- WHAT THE TASK ASKS -
Render the lines below as a JSON list of strings, one string per line, omitting the pictures and any line that is left blank without them.

- DATA EXCERPTS -
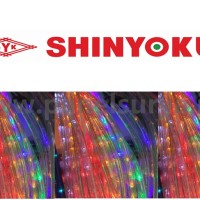 Lampu Led Selang Hias Flexi 3C Clear RYGB Merk Shinyoku Per 100 Meter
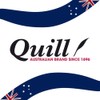 Quill A4 Bank Pad, 7-Hole Punched, Ruled, 60gsm, 90 Sheets,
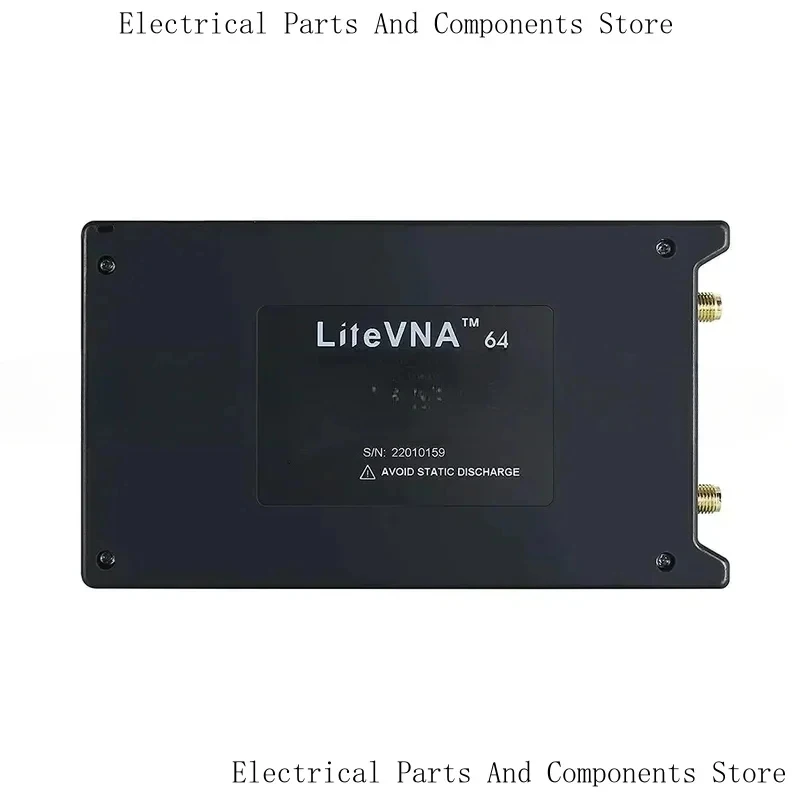 Фото Портативный анализатор антенн LiteVNA-64 VNA 50 кГц-6,3 ГГц с 4-дюймовым дисплеем №2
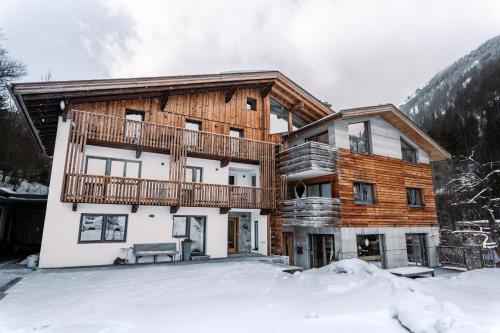 Mei Puite Appartements in Lermoos, Österreich
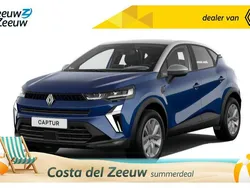 Onbekend Nieuw 2024 Renault Captur Evolution SUV | € 29.190 (Goede deal)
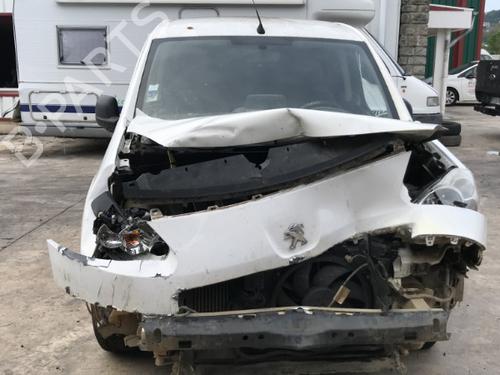 Steering column stalk PEUGEOT PARTNER Box Body/MPV 1.6 HDi | BP31091704I23 - Image 21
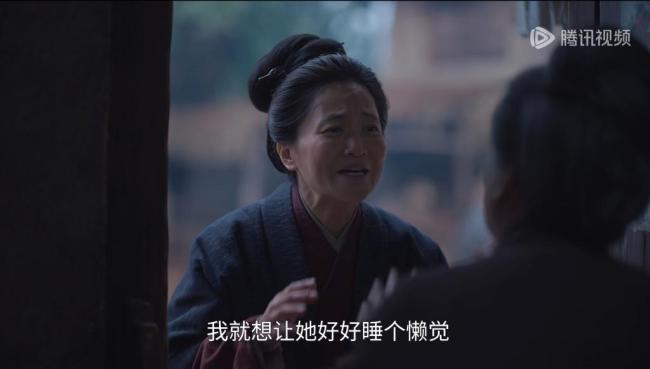 郭柯宇《兰香如故》关门戏出圈 演技大赏满分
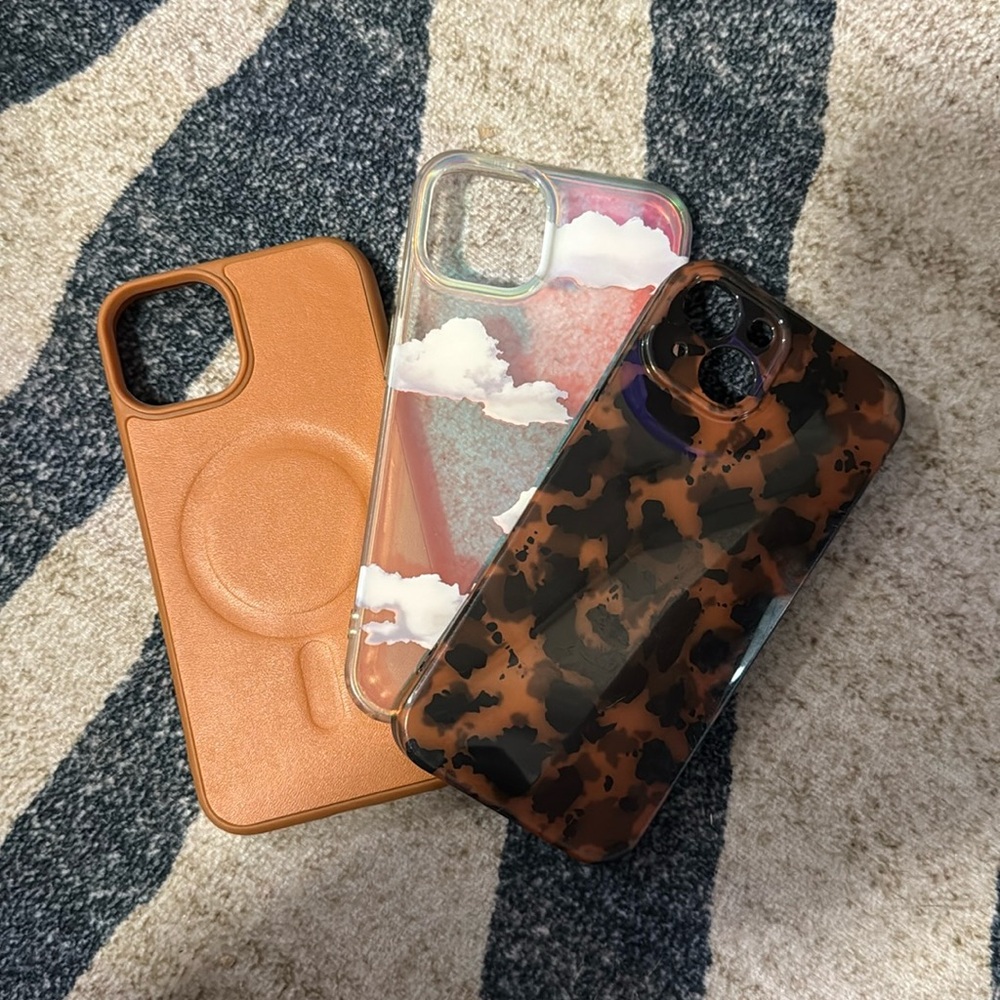 3 iPhone 13 Cases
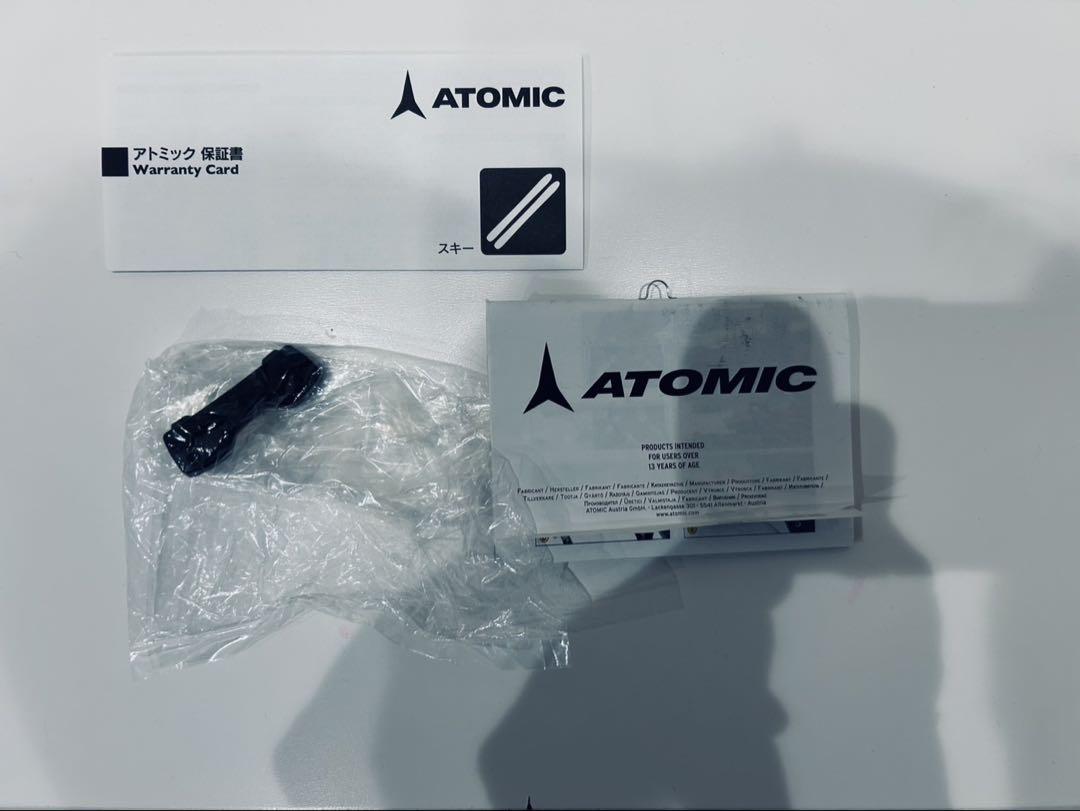 Atomic Black Heaven スキー 板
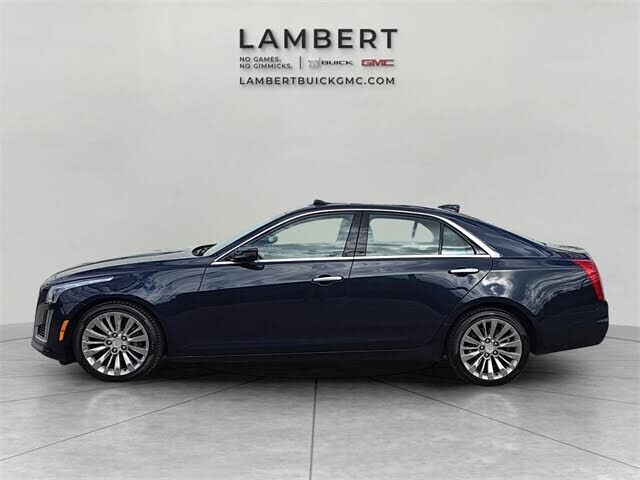 Cadillac CTS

- THE COMPLETED TASK -
[
  " Lampu Led Selang Hias Flexi 3C Clear RYGB Merk Shinyoku Per 100 Meter",
  " Quill A4 Bank Pad, 7-Hole Punched, Ruled, 60gsm, 90 Sheets,",
  " Фото Портативный анализатор антенн LiteVNA-64 VNA 50 кГц-6,3 ГГц с 4-дюймовым дисплеем №2",
  " Mei Puite Appartements in Lermoos, Österreich",
  " Onbekend Nieuw 2024 Renault Captur Evolution SUV | € 29.190 (Goede deal)",
  " Steering column stalk PEUGEOT PARTNER Box Body/MPV 1.6 HDi | BP31091704I23 - Image 21",
  " 郭柯宇《兰香如故》关门戏出圈 演技大赏满分",
  " 3 iPhone 13 Cases",
  " Atomic Black Heaven スキー 板",
  " Cadillac CTS"
]